Unfortunately, I don't have time to do this myself right now. Mark, think you can find a U.S. and a Canadian plan that are priced pretty similarly that meet these requirements?
 
Geoff -
If you want a comparison of that plan, you have two choices - go find it (but you are too busy) or hire someone to do the research. I wrote about a real life shopping experience. I included the so-called nickels and dimes and my kids are actually remarkably similar in their usage to the averages.

No long distance fees in North America? Why? And who has such a plan in the US for a price that is affordable for the average user?
 
Mark:

Could you please let us know of the provider and the weblink of the Montreal plan?

I research Canadian cellphone plans on the Web quite a lot, and I don't believe any such plan is available.
 
No. I won't provide my provider or post a link, but I would be happy to show you my bill when you take me for lunch.

Sometimes, Vishal (and others), you need to move off the web and talk to a human in order to get the best deals.

It is a competitive market. Go negotiate with your provider.
 
Sorry Mark, I just saw my message finally posted here. That's why I'm so late in replying.

Okay, so you confirmed my suspecion that the deal you are talking about is actually provided by a retention department.

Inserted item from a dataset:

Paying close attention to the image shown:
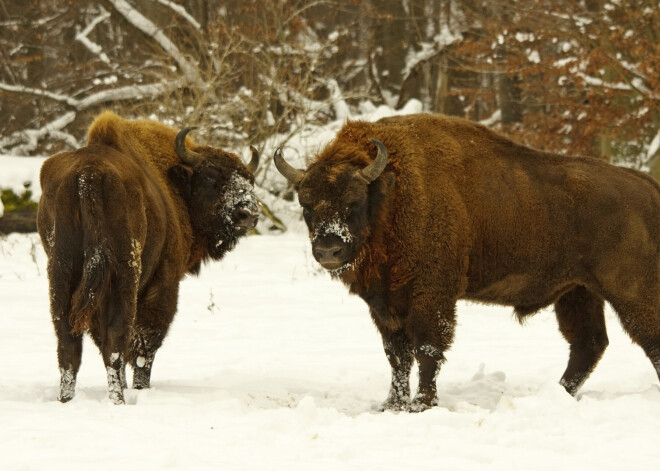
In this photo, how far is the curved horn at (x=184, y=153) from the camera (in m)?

Now, tell me, do you seriously believe that a market in which one has to bargain with the provider to get a good deal is competitve and good for the customer?

If that is the case, I don't believe that I have much to argue, because I already knew that you can threaten your provider with a cancellation in order to get a plan that much cheaper than the advertised ones.

By the way, I'd be happy to take you to lunch without you having to show me your bill.
 
Vishal -

Ha! No, not a retention plan - I've been with that carrier with no threats - it is a competitive market out there and there are always deals that you can find. I have friends who aren't in the business that do even better than me with their kids plans.

As for your question [do you seriously believe that a market in which one has to bargain with the provider to get a good deal is competitive and good for the customer?]: Think of the stereo market, the new and used car markets, housing markets - both rental and purchase, commercial and residential. You can pay list if you want, but most people negotiate to get the best deal. Wouldn't you agree that these are competitive markets? Some would say that if you can't negotiate that this would be evidence of a non-competitive market; the fact that consumers have leverage is evidence of the competitive nature of the business.

Call me at the office and we can hopefully find a date for lunch.
 
Mark:

So, you mean to say that I, as a POTENTIAL customer (not an existing one), can call up a wireless company to get a plan that is better than the advertised ones? And they'll be willing to negotiate with me?